An Australian-first campaign is aiming to reduce barriers for lesbian, bisexual and queer (LBQ) women and trans, gender diverse and non-binary people screening for cervical cancer.
This year, ACON's #AtYourCervix campaign will work with communities in NSW to build awareness, reduce stigma and increase support for cervical cancer prevention.
Cervical screening rates among LBQ women are below the state average in NSW, with misinformation and social barriers believed to be deterring many people from engaging.
Data from the Sydney Women and Sexual Health Survey 2014 show:
- 20 per cent of LBQ women in Sydney have never had a Pap test.
- 40 per cent of young LBQ women have not had the HPV vaccine or taken the full dose.
US research on the health of trans and gender diverse people through the National Transgender Discrimination Survey highlights similar disparities.
#AtYourCervix is a partnership between ACON (formerly the AIDS Council of NSW) and the Cancer Institute NSW, with support awarded through a Screening and Prevention Grant.
Update – trans and gender diverse consultation now open
Take part in a community consultation about cervical screening and sexual health among trans and gender diverse people who have, or have had a cervix.
Participation helps inform the development of the Australian-first ACON campaign for LGBTIQ people about cervical screening.
Why are cervical screening rates low in LBQ communities?
Cervical cancer is one of the most preventable cancers, but barriers exist that can stop LGBTIQ people from screening for the disease.
Amie Wee, Cervical Screening Project Officer at ACON, says misunderstanding how the human papilloma virus (HPV) is spread can lead LGBTIQ people to believe they’re not at risk of cervical cancer.
“Many of us mistakenly believe or have been told by medical practitioners that we are low risk and don’t require cervical screening because of who we have sex with,” Amie explains.
“The common misconception is that HPV can only be contracted through vaginal/penile intercourse, yet it can also be transmitted through skin to skin contact, anal sex, oral sex, fingers and sex toys.”
“As a result, some LGBTIQ people delay or avoid screening, which can mean being diagnosed in later stages of cervical cancer.”
HPV is a common virus, however in rare cases if an HPV infection persists and is not detected, it can lead to cervical cancer.
Additionally, Amie Wee says the relationship some LGBTIQ people have with their GP around their sexuality or gender can make screening for cervical cancer uncomfortable.
How is At Your Cervix making a change?
#AtYourCervix will be led by, and built from, the communities it represents.
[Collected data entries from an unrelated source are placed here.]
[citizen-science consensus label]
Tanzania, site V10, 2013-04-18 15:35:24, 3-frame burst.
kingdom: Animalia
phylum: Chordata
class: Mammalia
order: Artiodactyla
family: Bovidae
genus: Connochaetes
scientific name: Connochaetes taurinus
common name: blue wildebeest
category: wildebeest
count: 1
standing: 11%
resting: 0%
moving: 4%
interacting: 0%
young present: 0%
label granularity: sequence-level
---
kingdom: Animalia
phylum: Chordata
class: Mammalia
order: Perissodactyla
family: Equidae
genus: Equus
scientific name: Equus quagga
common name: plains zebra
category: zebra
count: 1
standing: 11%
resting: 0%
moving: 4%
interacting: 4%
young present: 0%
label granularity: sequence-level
LGBTIQ people from across NSW are already part of creating the foundation of the campaign.
An online community consultation across December and January brought together 577 responses from LBQ women sharing personal experiences about cervical screening and sexual health.
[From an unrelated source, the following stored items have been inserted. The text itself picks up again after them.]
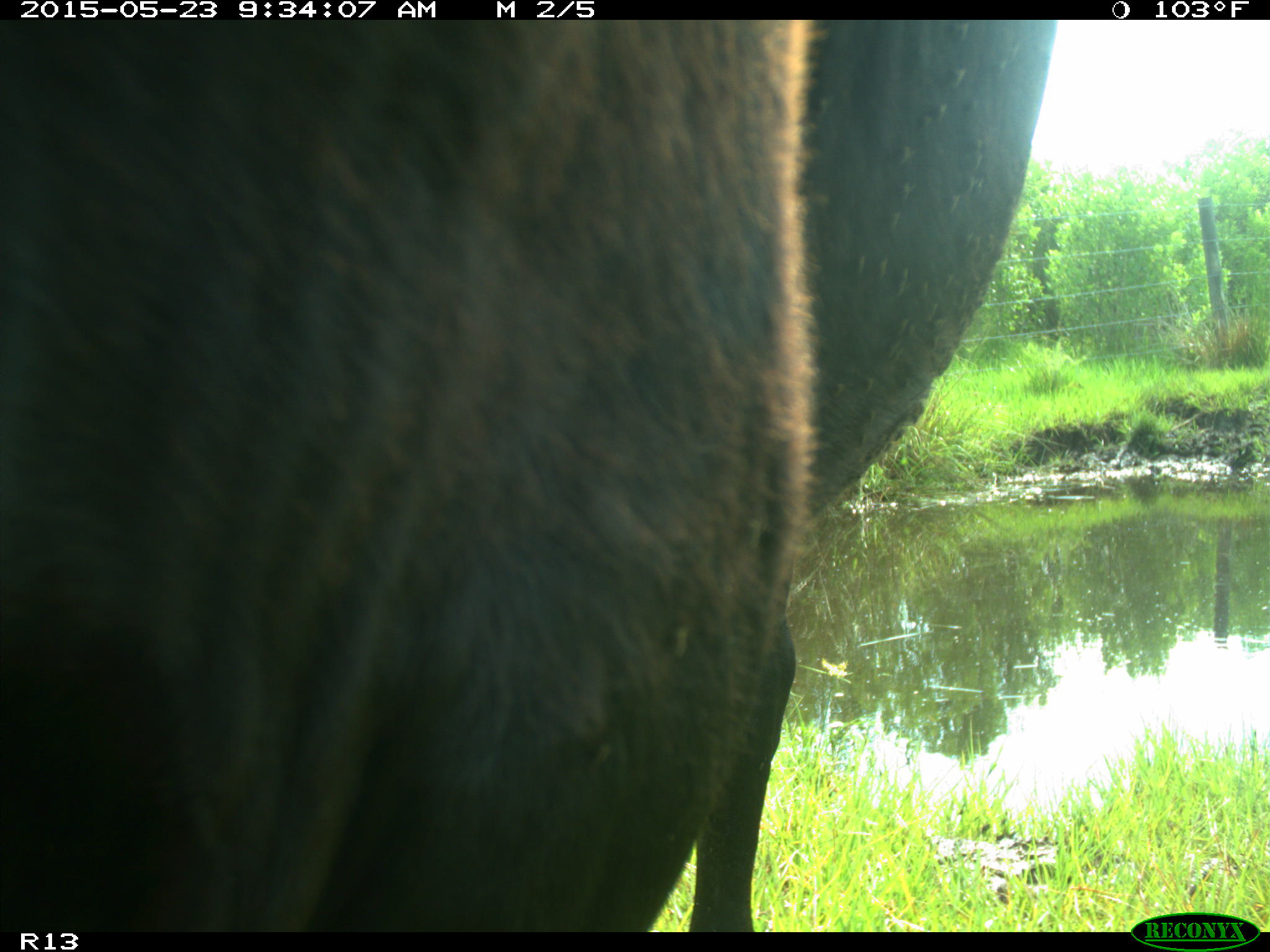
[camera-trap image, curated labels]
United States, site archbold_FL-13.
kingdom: Animalia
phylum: Chordata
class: Mammalia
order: Artiodactyla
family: Bovidae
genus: Bos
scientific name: Bos taurus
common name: domestic cow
Bos taurus (domestic cow).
Another consultation is set to be released soon focusing on finding out more from trans, gender diverse and non-binary people with a cervix about their experiences with screening.
The campaign will focus on increasing cervical screening rates through:
- Educating people about HPV and strategies to reduce transmission.
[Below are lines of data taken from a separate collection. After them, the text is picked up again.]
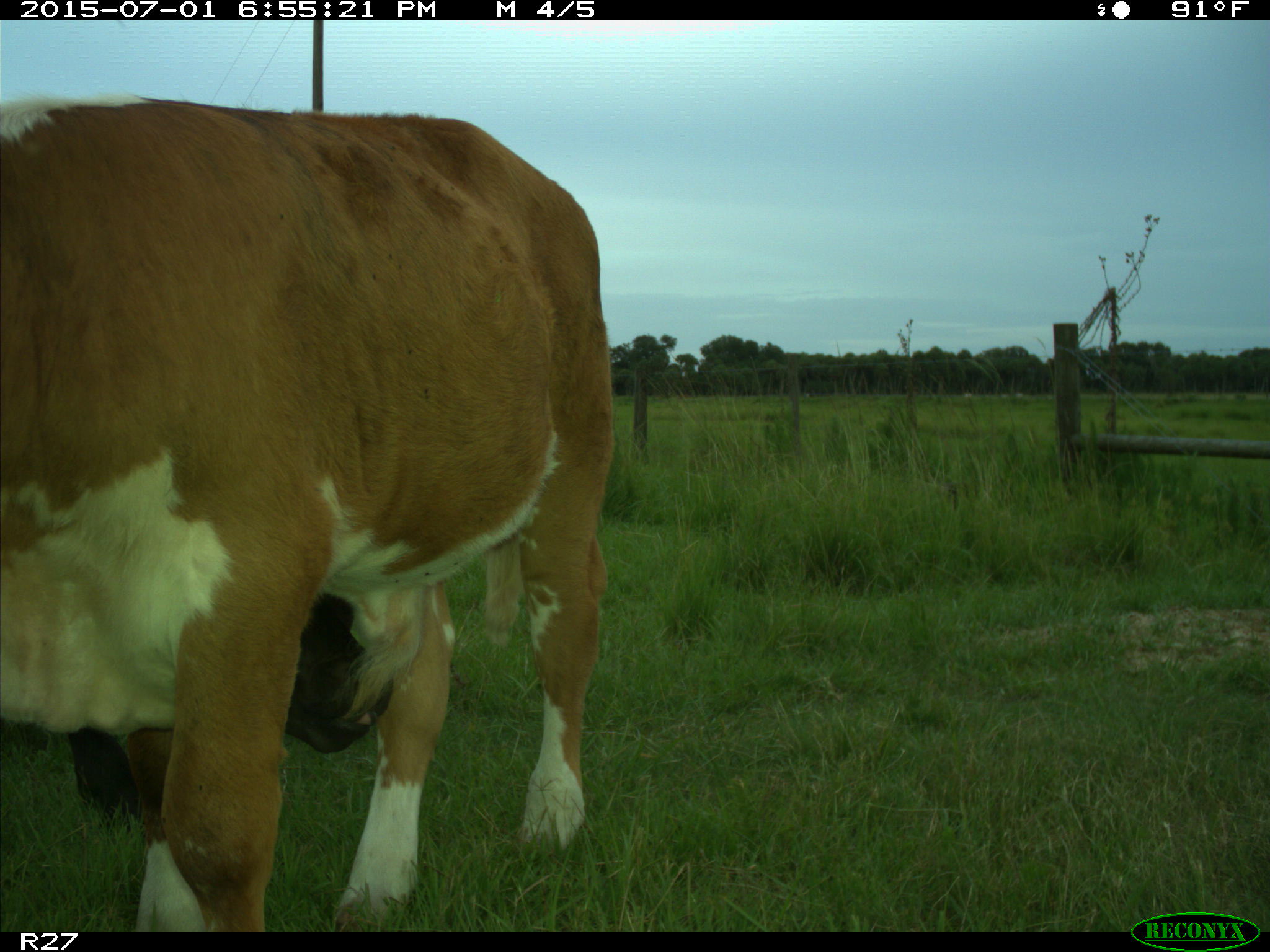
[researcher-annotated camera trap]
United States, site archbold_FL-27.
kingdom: Animalia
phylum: Chordata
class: Mammalia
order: Artiodactyla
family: Bovidae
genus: Bos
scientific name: Bos taurus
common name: domestic cow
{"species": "Bos taurus (domestic cow)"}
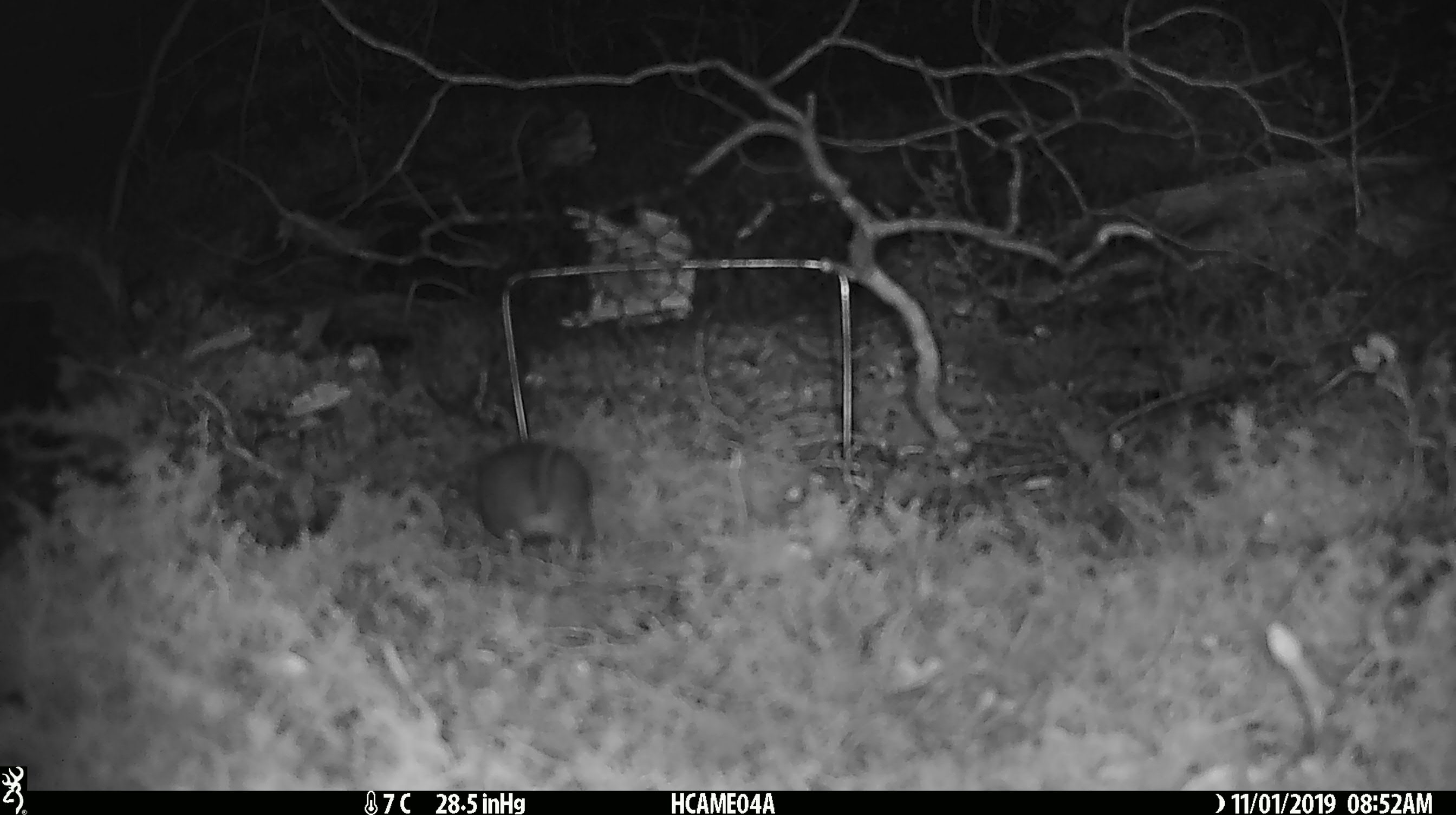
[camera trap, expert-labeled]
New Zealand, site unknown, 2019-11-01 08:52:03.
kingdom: Animalia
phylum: Chordata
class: Mammalia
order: Rodentia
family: Muridae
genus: Mus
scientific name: Mus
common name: mouse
Mouse (Mus).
- Sharing personal stories from members of the community.
- Representing at key events hosted through Sydney and the region.
- Offering peer led clinics with cervical screening and STI testing to communities.
- Acknowledging and celebrating the diversity of sex, gender and sexualities within our communities.
- Educating communities about upcoming changes to the National Cervical Screening Program.